Cameras, Meters, Lenses Meet Snow

Elliot Paul Stern – – February 6, 2013

When your sophisticated camera’s metering system comes across the white of a winter storm and you are on the ready to capture the beauty that snow brings with it.

There is a really good chance that you are going to be disappointed.  All that beautiful white snow mixed together with a blue sky, and weighted down pine trees is going to look gray.

The reason for that is because your camera meter is based on approximately 12 percent gray so when it sees white it wants to make it gray.  While not pertinent to photographing snow, the same meter, if it sees a bunch of black creates an exposure that gives you 12 percent gray.

In order to increase the accuracy and in our case come up with white snow the solution can be pretty easy if you have a camera that allows you to set an over exposure via a dial or through the menus..

To get the snow white and you are in aperture or shutter priority you want to over expose (+) by 1.5 to 2 stops on the dial.

 As long as we are talking about the dial or menu, then I know you have already figured out how to get black, black.  That’s right.  Underexpose  (-) by about .33 to 1.5 stops.

If you are shooting in the manual mode of the camera for those cameras that have a manual mode, you can modify your lighting by adjusting either shutter speed or aperture.  I prefer to adjust using the shutter speed which means I have a constant aperture.

 You could also  deal with this in software like Adobe Lightroom, but getting to white snow may cause burn out in the image.  If you were trying to get to black then you may wind up increasing the noise/grain levels.  Neither of those is a good idea.  That’s why it is always important to get that exposure correct in the camera.  If your camera provides a histogram, remember to always expose to the right.

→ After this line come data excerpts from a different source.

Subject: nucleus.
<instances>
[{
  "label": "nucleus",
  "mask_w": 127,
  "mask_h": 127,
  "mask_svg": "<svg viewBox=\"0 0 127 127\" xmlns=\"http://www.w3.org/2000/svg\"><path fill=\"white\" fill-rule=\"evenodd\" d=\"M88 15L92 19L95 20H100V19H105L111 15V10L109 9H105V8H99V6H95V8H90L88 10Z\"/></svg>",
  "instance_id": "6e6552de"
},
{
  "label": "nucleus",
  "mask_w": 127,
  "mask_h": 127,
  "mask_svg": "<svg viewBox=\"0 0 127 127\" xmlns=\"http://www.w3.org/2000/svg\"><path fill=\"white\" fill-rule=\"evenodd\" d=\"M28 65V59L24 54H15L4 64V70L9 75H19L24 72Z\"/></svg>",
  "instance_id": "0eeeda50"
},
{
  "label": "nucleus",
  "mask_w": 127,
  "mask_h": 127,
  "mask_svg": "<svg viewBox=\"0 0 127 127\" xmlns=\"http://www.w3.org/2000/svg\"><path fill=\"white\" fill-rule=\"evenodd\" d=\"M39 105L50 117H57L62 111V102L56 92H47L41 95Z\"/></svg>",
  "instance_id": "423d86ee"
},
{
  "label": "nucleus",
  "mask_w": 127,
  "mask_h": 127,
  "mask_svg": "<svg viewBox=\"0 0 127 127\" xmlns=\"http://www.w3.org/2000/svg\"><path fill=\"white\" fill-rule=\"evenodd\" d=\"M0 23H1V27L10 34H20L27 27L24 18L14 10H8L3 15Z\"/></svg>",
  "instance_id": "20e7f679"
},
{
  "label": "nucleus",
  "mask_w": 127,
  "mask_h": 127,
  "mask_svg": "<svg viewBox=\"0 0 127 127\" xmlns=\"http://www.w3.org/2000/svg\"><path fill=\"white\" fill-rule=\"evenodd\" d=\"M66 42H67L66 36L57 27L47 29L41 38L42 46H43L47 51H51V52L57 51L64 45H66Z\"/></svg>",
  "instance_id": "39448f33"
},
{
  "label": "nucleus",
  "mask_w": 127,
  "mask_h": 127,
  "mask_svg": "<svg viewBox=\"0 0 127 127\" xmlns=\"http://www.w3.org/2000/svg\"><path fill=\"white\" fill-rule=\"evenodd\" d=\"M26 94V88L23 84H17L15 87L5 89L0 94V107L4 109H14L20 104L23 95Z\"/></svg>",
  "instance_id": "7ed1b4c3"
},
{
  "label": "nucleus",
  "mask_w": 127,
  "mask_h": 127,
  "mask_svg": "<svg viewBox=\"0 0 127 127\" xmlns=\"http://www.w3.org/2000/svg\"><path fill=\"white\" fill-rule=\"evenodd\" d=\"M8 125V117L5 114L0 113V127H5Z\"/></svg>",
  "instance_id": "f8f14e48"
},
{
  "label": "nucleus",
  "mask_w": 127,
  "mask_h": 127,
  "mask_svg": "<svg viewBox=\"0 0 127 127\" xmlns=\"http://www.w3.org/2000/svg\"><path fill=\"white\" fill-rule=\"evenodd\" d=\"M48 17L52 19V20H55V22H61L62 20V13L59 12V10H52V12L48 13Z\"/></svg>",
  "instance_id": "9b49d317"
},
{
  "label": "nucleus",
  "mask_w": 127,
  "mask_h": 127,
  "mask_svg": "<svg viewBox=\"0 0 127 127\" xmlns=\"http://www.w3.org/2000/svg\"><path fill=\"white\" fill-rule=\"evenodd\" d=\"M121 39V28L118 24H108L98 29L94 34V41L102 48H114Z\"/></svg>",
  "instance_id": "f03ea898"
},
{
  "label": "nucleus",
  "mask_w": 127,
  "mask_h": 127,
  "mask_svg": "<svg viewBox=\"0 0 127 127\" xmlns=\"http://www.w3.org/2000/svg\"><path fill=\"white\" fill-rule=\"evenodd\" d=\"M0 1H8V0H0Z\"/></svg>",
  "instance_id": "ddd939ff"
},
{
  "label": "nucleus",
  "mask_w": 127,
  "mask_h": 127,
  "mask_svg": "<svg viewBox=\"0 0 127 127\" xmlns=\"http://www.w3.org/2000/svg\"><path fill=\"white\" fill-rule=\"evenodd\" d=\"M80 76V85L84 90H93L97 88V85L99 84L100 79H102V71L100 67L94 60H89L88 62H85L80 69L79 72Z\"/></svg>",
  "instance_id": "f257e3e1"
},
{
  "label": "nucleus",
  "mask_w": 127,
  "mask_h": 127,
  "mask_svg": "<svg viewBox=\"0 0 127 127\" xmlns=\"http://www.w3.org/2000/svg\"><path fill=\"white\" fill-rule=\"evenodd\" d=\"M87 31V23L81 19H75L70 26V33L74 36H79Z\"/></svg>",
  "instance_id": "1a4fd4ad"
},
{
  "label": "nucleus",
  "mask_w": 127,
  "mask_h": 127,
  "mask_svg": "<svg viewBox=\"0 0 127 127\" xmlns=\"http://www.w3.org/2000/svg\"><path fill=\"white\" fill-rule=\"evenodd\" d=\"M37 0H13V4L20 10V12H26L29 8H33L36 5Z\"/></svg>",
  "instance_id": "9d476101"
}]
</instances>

 Of course if your camera allows bracketing it is not such a bad idea to use that as well.  That way you will give yourself several choices.  You can use bracketing with exposure modification as well.

I usually use 200 Iso.  While today’s modern cameras can shoot at much higher iso, the best quality is still going to be at the base iso of about 200.  I also like to have a tripod with me which I can use for steadier images if shutter speeds get to slow with that low iso.

If you have a point and shoot camera that does not have these adjustments (some do) then you probably have a scene mode in your camera that is called beach or snow or both.  Try that and you will get better results than you would shooting the camera on regular automatic.

Of course all we need in Virginia is some real snow to work with.